Networking Infrastructure

Management Switch: Netgear M4300-52G - 48x1G Stackable Managed Switch with 2x10GBASE-T and 2xSFP+
Interconnection Switch: Mellanox HDR InfiniBand QM8700 Switch, 40x QSFP56 ports, 2 Power Supplies (AC), x86 dual core, standard depth, P2C airflow
Interconnection Cables: 11x Mellanox passive copper hybrid cable, IB HDR 200Gb/s to 2x100Gb/s, QSFP28 to 2xQSFP28, colored pulltabs, 2m, 26AWG

Operating Environment

System Software

Operating System: Rocky Linux 8.5 (Green Obsidian)
Kernel: Linux 4.18.0-348.23.1.el8_5.x86_64
Job Scheduler: Slurm Workload Manager
Module System: Lmod Environment Modules

Partitions and Scheduling

defq Partition: 8 nodes (gpu01-08) with NVIDIA A5000 GPUs
a6000 Partition: 1 node (gpu09) with NVIDIA A6000 Ada GPUs
Priority Queues: normal, long, preemptive with different time limits and priorities
Resource Limits: Per-group quotas for fair resource allocation

Storage Quotas

Home Directories: 20GB per user (/trinity/home)
Work Directories: 30TB per group (/lustreFS/data)
Performance: High-throughput Lustre filesystem optimized for parallel I/O

Access and Development

Connection Methods

SSH Access: Secure shell connections with RSA key authentication
VS Code Remote: Direct IDE integration via Remote-SSH extension
Interactive Jobs: Real-time development with srun command
Batch Processing: Automated job submission with sbatch

Software Environment

Environment Modules: Easy software stack management with Lmod
Pre-configured Libraries: CUDA, deep learning frameworks, scientific computing tools
Container Support: Singularity/Apptainer for reproducible environments
Development Tools: Git, compilers, debuggers, and profiling tools

Supported Frameworks

Deep Learning: PyTorch, TensorFlow, JAX, Hugging Face Transformers
Scientific Computing: NumPy, SciPy, scikit-learn, OpenCV
Specialized Libraries: MinkowskiEngine, PointGPT, and domain-specific tools
Data Processing: Pandas, Dask, and high-performance data analytics

Research Capabilities

AI and Machine Learning

Prometheus excels at training large neural networks, from computer vision models to natural language processing systems.

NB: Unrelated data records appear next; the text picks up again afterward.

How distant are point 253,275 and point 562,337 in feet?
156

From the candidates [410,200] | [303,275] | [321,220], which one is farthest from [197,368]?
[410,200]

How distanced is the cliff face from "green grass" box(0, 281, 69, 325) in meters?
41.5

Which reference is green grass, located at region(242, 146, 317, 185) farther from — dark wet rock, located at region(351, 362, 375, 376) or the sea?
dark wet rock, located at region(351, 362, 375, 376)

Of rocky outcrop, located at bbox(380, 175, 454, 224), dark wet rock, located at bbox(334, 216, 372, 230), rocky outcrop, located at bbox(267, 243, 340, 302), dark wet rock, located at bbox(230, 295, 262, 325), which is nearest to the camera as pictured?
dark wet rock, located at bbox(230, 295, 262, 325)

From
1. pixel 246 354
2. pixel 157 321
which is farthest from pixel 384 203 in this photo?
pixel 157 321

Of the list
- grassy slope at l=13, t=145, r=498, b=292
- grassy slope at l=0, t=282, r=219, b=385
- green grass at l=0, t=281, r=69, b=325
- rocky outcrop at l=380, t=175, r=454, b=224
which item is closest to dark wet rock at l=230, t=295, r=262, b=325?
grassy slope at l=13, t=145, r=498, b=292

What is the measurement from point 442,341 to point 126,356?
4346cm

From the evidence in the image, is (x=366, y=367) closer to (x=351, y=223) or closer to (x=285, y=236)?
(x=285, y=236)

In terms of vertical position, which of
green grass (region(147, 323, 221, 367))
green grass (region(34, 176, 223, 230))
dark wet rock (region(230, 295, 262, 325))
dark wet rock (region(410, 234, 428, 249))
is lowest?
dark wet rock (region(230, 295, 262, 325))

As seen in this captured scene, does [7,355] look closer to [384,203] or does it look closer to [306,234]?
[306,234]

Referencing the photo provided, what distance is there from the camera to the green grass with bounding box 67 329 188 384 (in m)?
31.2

The combination of NVIDIA A5000 and A6000 Ada GPUs provides the computational power needed for state-of-the-art research in artificial intelligence.

Scientific Computing

Beyond AI, the cluster supports a wide range of scientific applications including computational biology, physics simulations, climate modeling, and data-intensive research across multiple disciplines.

Collaborative Research

With group-based resource allocation and shared storage, Prometheus facilitates collaborative research projects while maintaining security and fair resource distribution among research teams.

Performance Optimization

Professional-grade job scheduling ensures optimal resource utilization, while the high-performance Lustre filesystem minimizes I/O bottlenecks for data-intensive applications.